Mr. Seidman said a tax or required permit on home rentals has also been discussed as a revenue source for affordable housing.

Service suffers

Mr. Blau, owner of five Island eateries that stay open year-round, said the seasonal housing shortage is a threat to the overall Island economy.

“This is also about self-preservation for our businesses,” he said. “As the housing goes, the service goes, and if the service goes down, people don’t come back. I don’t know if people fully understand what the service industry does to create an identity for the tourists. It’s massive. If the service quality drops, they’ll go to Newport next time. We’re competing with places that can pull their workforce from a 50-mile radius. We’re an Island, we obviously can’t do that.

“I heard about one business that is contemplating buying a boat to bring people over from the mainland. That’s ridiculous. I don’t want to get to the point where I have to have the Patriot drive my bartenders home at 2 am. Then you get a windy day and you’re in big trouble.”

Mr. Blau employs 250 people in his five restaurants; all stay open year-round, seven days a week. He rents six houses year-round to accommodate his summer workforce. “I lose money nine months a year to make my money the other three months,” he said. “We guarantee landlords their money if people skip out on their last payment, and that helps. Our utmost priority is to secure housing for the year-round staff.”

Mr. Blau said the severity of the shortage in the past 18 months has taken a toll. “A lot of summer people decided not to come down last year,” he said. “It’s even worse when the year-round people throw in the towel because the stress of the seasonality is just too much. The stress level goes up for everyone around this time of year — employees don’t know if they can stay, and you don’t know if they’re staying with you.”

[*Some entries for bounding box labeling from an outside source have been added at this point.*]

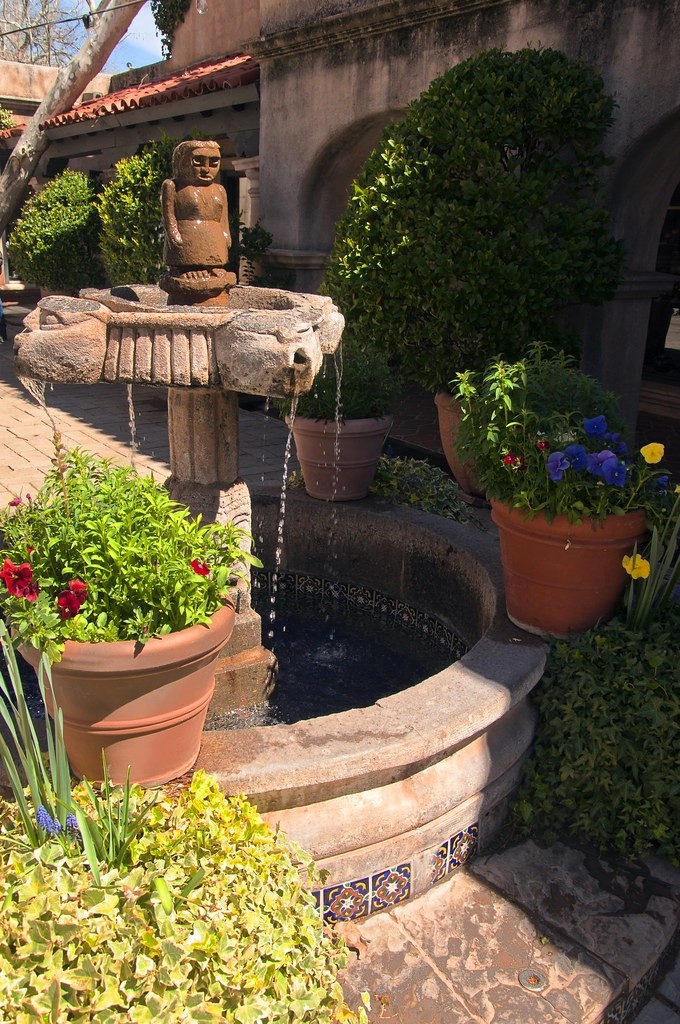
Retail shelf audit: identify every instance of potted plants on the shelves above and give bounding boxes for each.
[391,285,516,499]
[277,355,395,501]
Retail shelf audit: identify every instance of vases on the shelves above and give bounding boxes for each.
[12,595,235,792]
[490,498,645,641]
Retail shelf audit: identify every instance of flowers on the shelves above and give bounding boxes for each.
[0,438,264,672]
[450,354,680,578]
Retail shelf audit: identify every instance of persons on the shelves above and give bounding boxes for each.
[160,140,232,280]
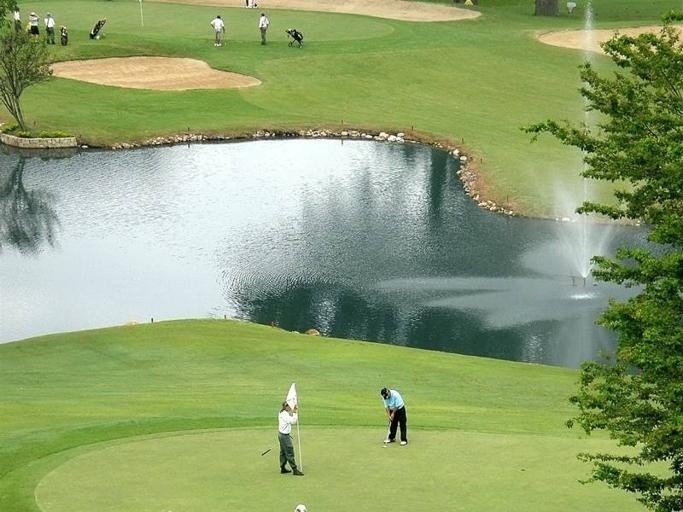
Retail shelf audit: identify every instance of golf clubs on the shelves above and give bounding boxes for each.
[381,421,391,448]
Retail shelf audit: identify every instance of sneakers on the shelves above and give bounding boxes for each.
[280,468,304,475]
[383,438,407,445]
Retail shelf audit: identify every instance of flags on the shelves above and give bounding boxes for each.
[285,382,298,411]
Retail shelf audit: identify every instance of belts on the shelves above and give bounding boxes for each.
[278,431,293,439]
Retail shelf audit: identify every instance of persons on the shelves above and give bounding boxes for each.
[277,401,304,477]
[380,387,409,446]
[43,13,55,44]
[257,12,269,45]
[13,7,22,35]
[210,14,225,48]
[26,11,40,43]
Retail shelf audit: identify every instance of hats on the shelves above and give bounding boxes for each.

A discussion about the need for a paradigm shift led to a joke about bringing in barges for summer housing, which led to another joke about bringing cruise ships into the harbor to house summer help.
“Or convert one of the old steamship ferries into a dorm, then send it to Florida in the winter,” Mr. Blau said, half joking. “We have to shake things up. If we don’t, it’s going to be Jaws all over again, only instead of people running from a shark, they’ll be running from our service.”